→ Obiettivo esercizio: Riscrivi tale e quale la parte dell'articolo sulla geopolitica di Trump che va da "Niente di male" giù fino a "qualche dato interessante.".

→ Brano estratto:
#####

GEOPOLITICA TRUMPIANA, E IL DESTINO DELL’EUROPA

di Diego Ventura

Durante la lunga campagna elettorale statunitense la figura di Donald Trump era riuscita, grazie alle abilità retoriche e propagandistiche del personaggio, a diventare una figura promotrice di “pace nel mondo” o quanto meno in grado di riformulare la presenza americana nel mondo grazie ad un approccio isolazionista, in nome del MAGA e di una sorta di “risolviamoci i problemi a casa nostra”. Una posizione questa, che aveva trovato paradossalmente molto appoggio politico in delle frange che con il Make America Great Again non sapevano proprio che farci. Nel senso che più di un “Great again” preferirebbero uno “Small Again”. Sto parlando delle frange così dette “rosso brunate”, che dai 5 Stelle arrivando fino al partito di Sahra Wagenknecht, hanno sempre proposto un approccio ai problemi della politica estera non interventista e in generale con uno sguardo di favore verso tutte le parti in opposizione a quella occidentale.

Niente di male ovviamente, posizioni legittime. Ma non è questo il punto. E non intendo nemmeno dare contro a costoro.

Mi interessa anzi, più il corto circuito logico che sta dietro alla posizione del Trump come portatore di pace ed eventualmente cercare di contestualizzarla portando qualche dato interessante.

Prima di tutto, ricordiamo che già durante la prima campagna elettorale a cui Trump ha preso parte, quella del 2016, uno dei cavalli di battagli erano proprio i dazi e le sanzioni. Dazi che, come sappiamo, non sono andati solamente alla Cina ma anche all’Europa in quanto vista come un competitor pericoloso per il made in Usa. A posteriori possiamo dire che i dazi allora imposti non furono eccessivamente dolorosi, e così dopo la prima tempesta uscì il sole (Biden) che li revocò quasi completamente. Le sanzioni invece furono rivolte principalmente verso l’Iran, la Siria, Cuba, Venezuela e in generale verso tutti gli stati “canaglia”, che per un motivo o per l’altro sono antagonisti degli Stati Uniti e della loro egemonia.

Parliamo di misure tipiche delle guerre commerciali che difficilmente renderebbero chi le approva un presidente portatore di pace o un isolazionista stile svizzera. Ma andiamo avanti.

Il motivo per cui quasi sicuramente non ha molto senso annoverare Trump tra i presidenti più pacifisti del mondo è stato senza dubbio l’assassinio del generale iraniano Qassem Suleimani. Generale della divisione Al-Quds, che nel contesto medio orientale era riuscito a tessere tutta una serie di relazioni in funzione antisraeliana e anti Statunitense, riuscendo a formare “l’asse della resistenza” ovvero un’alleanza militare a guida Iran che comprende lo Yemen degli Houthi, La (ormai ex) Siria di Assad, e le milizie di Hezbollah e Hamas. Dopo due anni di guerra intensa, la rete intessuta da Suleimani è stata fortemente indebolita dalle operazioni israeliane iniziate come risposta all’attacco del 7 ottobre, iniziato per altro proprio con missili forniti dall’Iran ad Hamas.

#####

→ Righe del dataset:
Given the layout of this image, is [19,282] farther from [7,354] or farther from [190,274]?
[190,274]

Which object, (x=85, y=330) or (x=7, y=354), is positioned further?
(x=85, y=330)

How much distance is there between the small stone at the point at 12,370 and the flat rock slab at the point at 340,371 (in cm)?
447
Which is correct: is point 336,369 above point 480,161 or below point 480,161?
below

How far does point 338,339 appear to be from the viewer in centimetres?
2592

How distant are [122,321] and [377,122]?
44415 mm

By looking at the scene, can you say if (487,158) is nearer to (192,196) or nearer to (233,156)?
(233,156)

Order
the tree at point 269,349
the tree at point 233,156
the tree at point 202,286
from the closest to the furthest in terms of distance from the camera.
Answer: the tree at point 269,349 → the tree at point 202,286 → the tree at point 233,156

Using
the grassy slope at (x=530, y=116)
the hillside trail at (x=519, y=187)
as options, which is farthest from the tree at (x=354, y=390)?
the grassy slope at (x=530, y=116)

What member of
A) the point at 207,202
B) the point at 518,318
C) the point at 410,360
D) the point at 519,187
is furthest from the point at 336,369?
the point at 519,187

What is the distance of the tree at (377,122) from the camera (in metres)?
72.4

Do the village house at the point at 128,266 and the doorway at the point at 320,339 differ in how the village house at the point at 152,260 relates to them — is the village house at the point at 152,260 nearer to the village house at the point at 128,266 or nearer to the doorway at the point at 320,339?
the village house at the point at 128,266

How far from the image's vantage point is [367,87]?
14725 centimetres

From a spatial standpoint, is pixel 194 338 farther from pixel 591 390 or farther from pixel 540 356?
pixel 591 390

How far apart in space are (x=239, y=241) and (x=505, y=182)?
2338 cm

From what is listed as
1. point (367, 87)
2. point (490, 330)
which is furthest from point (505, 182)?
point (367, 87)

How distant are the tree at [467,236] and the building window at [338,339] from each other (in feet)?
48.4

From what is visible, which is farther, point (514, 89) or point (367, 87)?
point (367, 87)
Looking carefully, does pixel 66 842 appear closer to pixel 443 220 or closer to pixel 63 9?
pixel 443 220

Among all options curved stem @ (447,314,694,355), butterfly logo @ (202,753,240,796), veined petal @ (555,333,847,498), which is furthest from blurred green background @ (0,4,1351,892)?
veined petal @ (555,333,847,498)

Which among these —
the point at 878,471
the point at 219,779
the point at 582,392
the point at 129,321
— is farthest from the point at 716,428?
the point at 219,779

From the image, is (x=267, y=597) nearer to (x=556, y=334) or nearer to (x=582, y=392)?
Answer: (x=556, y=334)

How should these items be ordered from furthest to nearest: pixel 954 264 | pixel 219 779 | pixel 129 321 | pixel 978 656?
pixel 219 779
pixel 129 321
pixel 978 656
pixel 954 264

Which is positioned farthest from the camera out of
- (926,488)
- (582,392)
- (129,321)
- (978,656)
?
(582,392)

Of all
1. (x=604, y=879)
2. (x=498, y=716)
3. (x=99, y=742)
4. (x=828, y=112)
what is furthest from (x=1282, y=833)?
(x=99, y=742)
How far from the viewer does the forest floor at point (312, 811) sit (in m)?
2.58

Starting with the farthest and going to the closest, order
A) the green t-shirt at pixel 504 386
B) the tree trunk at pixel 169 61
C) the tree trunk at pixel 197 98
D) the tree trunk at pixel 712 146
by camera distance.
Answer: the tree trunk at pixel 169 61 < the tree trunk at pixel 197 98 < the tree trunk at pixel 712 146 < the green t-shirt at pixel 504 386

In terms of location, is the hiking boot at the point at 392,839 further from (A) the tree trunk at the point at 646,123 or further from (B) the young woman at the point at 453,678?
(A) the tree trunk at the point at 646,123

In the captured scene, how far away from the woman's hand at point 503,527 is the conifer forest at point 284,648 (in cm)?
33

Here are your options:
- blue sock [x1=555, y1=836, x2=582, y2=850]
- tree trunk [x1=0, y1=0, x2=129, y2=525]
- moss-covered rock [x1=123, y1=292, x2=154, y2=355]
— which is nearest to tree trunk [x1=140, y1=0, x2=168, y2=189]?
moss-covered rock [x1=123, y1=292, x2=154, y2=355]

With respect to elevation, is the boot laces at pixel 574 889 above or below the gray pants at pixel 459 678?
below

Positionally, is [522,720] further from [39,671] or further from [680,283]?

#####

→ Risposta esercizio:
Niente di male ovviamente, posizioni legittime. Ma non è questo il punto. E non intendo nemmeno dare contro a costoro.

Mi interessa anzi, più il corto circuito logico che sta dietro alla posizione del Trump come portatore di pace ed eventualmente cercare di contestualizzarla portando qualche dato interessante.